Para empezar, mira todos esos libros. Sus novelas de Edith Wharton, ordenadas no por títulos sino por fechas de publicación. La colección de Henry James de la Modern Library, regalo de su padre cuando cumplió veintiún años. Los manoseados libros en rústica que tuvo que leer en la facultad, mucho Dickens, algo de Trollope, junto con unas buenas raciones de Austen, George Eliot y las temibles hermanas Brontë. Un lote completo de libros de bolsillo en blanco y negro de New Directions, mayormente poesía de gente como H. D. o Denise Levertov. Estaban también las novelas de Colette que leía de tapadillo. La primera edición de Parejas, que era de su madre y que Madeleine había hojeado a hurtadillas en los últimos años de primaria y ahora utilizaba como soporte textual para su tesis de licenciatura en Lengua sobre la trama nupcial. Era, en suma, una biblioteca de tamaño medio –sin dejar de ser portátil– en gran medida representativa de lo que Madeleine había leído en la universidad, una colección de textos que parecían elegidos al azar, y cuyo centro de atención se iba estrechando poco a poco, como en un test de personalidad –uno sofisticado en el que no puedes hacer trampas adivinando la intención de las preguntas y acabas tan perdido que lo único que puedes hacer es responder con la verdad palmaria–. Y al cabo quedas a la espera del resultado, confiando en que te salga «Artística», o «Apasionada», y diciéndote que podrías seguir viviendo si te saliera «Susceptible», y temiendo íntimamente que pudiera salirte «Narcisista» u «Hogareña», aunque el resultado final es de doble filo y te hace sentirte diferente según el día, la hora o el chico con el que estás saliendo: «Incorregiblemente romántica.»
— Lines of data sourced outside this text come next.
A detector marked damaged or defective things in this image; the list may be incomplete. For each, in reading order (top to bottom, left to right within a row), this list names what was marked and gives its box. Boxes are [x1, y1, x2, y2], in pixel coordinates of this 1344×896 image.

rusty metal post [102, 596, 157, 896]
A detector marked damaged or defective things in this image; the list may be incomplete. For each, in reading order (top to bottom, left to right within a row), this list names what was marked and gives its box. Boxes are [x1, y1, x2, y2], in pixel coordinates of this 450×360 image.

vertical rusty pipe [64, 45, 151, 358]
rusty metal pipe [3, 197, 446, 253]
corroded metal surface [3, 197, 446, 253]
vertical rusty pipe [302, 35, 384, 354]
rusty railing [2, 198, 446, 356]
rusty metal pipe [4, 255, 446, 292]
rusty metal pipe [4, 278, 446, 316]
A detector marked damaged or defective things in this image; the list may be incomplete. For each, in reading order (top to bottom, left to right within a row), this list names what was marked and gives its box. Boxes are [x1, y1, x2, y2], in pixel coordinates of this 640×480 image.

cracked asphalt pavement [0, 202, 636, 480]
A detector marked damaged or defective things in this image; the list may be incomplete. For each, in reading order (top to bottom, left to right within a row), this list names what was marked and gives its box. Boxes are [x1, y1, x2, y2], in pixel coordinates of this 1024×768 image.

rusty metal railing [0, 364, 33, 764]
Éstos eran los libros en la habitación donde Madeleine estaba echada en la cama, con una almohada sobre la cabeza, la mañana de su graduación. Los había leído todos, algunos de ellos muchas veces, a menudo subrayando pasajes, pero eso no la ayudaba ahora en nada. Madeleine intentaba hacer caso omiso de la habitación y de todo su contenido. Con la esperanza de volver al olvido donde había estado acostada y a salvo durante las tres horas pasadas. Cualquier nivel más alto de vigilia la obligaría a enfrentarse a ciertos hechos desagradables: por ejemplo, la cantidad y variedad de alcohol que había ingerido la noche pasada, y el hecho de que se había dormido con las lentillas puestas. Pensar en estos hechos concretos la habría llevado, en primer lugar, a recordar las razones por las que había bebido tanto, algo que no quería hacer en ningún caso. Así que Madeleine se ajustó la almohada encima de la cabeza, impidiendo el paso a la luz de la mañana, y trató de volver a dormir.
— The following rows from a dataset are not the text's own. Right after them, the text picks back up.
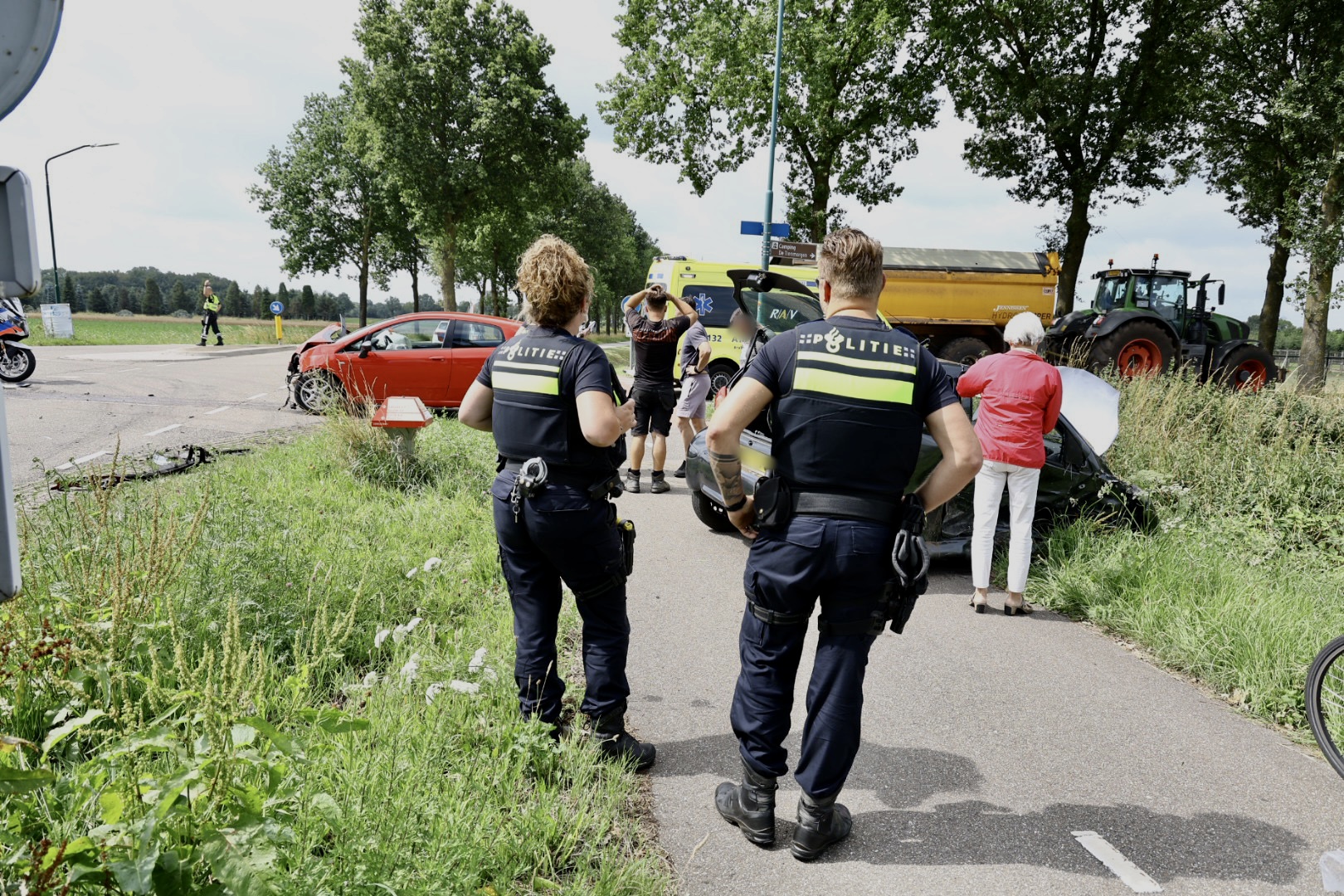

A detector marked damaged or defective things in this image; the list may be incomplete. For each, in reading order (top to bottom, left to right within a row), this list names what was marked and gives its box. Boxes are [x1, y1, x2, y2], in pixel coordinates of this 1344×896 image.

red damaged car [289, 311, 519, 413]
dark grey damaged car [688, 265, 1150, 553]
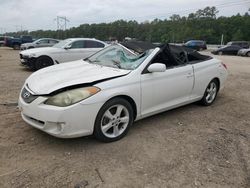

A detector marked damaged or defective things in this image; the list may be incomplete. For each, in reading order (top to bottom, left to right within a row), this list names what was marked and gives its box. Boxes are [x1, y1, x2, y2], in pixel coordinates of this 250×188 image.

crumpled hood [25, 59, 131, 94]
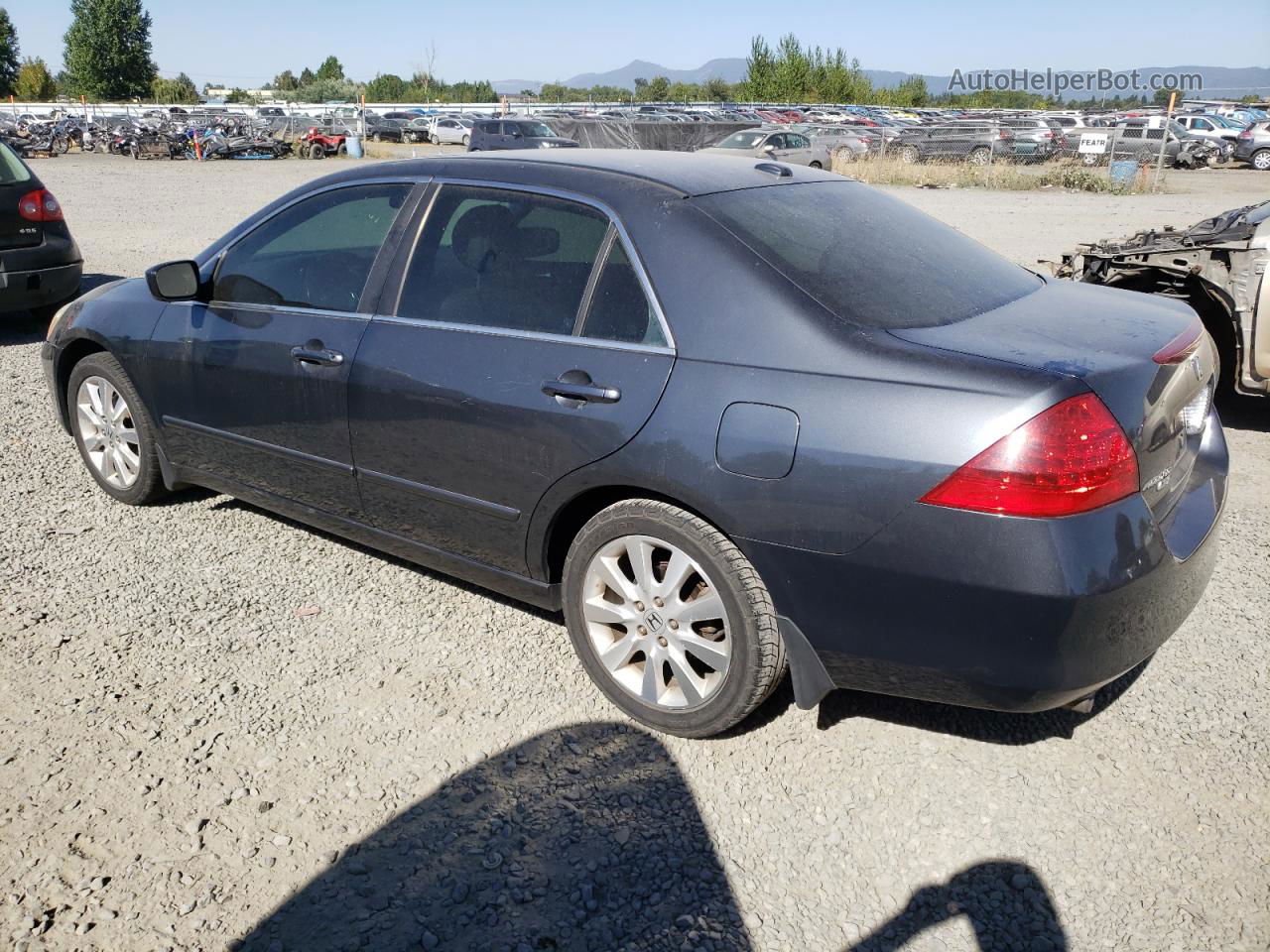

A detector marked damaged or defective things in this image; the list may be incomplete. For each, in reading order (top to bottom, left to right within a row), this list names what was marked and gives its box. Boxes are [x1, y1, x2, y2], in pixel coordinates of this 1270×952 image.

Pero en vano. Porque justo entonces, al otro extremo del apartamento, empezó a sonar el timbre.
Principios de junio, Providence, Rhode Island; hacía casi un par de horas que había salido el sol, que iluminaba la blanquecina bahía y las chimeneas de la central eléctrica de Narragansett, que se alzaba como el sol de encima del escudo de la Universidad  de  Brown  que  engalanaba  todos  los  gallardetes  y banderolas desplegados por el campus, un sol de semblante sagaz que representaba el conocimiento. Pero este sol –el que iluminaba el cielo de Providence– mejoraba con creces el sol metafórico del escudo, porque los fundadores de la universidad, en su pesimismo baptista, habían decidido representar la luz del conocimiento encapotada por un manto de nubes, para indicar que la ignorancia no se había erradicado aún del reino humano, mientras que el sol real estaba ahora abriéndose paso a través de una formación nubosa y proyectaba astillados rayos de luz que infundían a los escuadrones de padres, que se habían pasado el fin de semana empapados y helados, cierta esperanza de que el tiempo –tan atípico para aquella época del año– no les arruinara la jornada de fiesta. En todo College Hill, en los geométricos jardines de las  mansiones  de estilo  georgiano, en  los jardines delanteros con aroma de magnolia de las mansiones victorianas, a lo largo de las aceras enladrilladas que discurrían junto a verjas de hierro parecidas a las de las viñetas de Charles Addams o las historias de Lovecraft; en el exterior de los estudios de arte de la Rhode Island School of Design, donde un estudiante de pintura que se había pasado toda la noche trabajando tenía puesta a Patti Smith a todo volumen; arrancando destellos a los instrumentos (tuba y trompeta, respectivamente) de los dos miembros de la banda de desfiles de Brown que habían llegado demasiado temprano al punto de cita y miraban en torno nerviosos, preguntándose dónde estaban los demás; reluciendo en las calles laterales adoquinadas que llevaban ladera abajo hasta el río contaminado, el sol brillaba en cada pomo de latón, en cada ala de insecto, en cada hoja de hierba. Y, al unísono con la luz que inundaba súbitamente la mañana, como un pistoletazo de salida a toda actividad de la jornada, el timbre de la puerta del apartamento del cuarto piso de Madeleine empezó a sonar de forma insistente y clamorosa.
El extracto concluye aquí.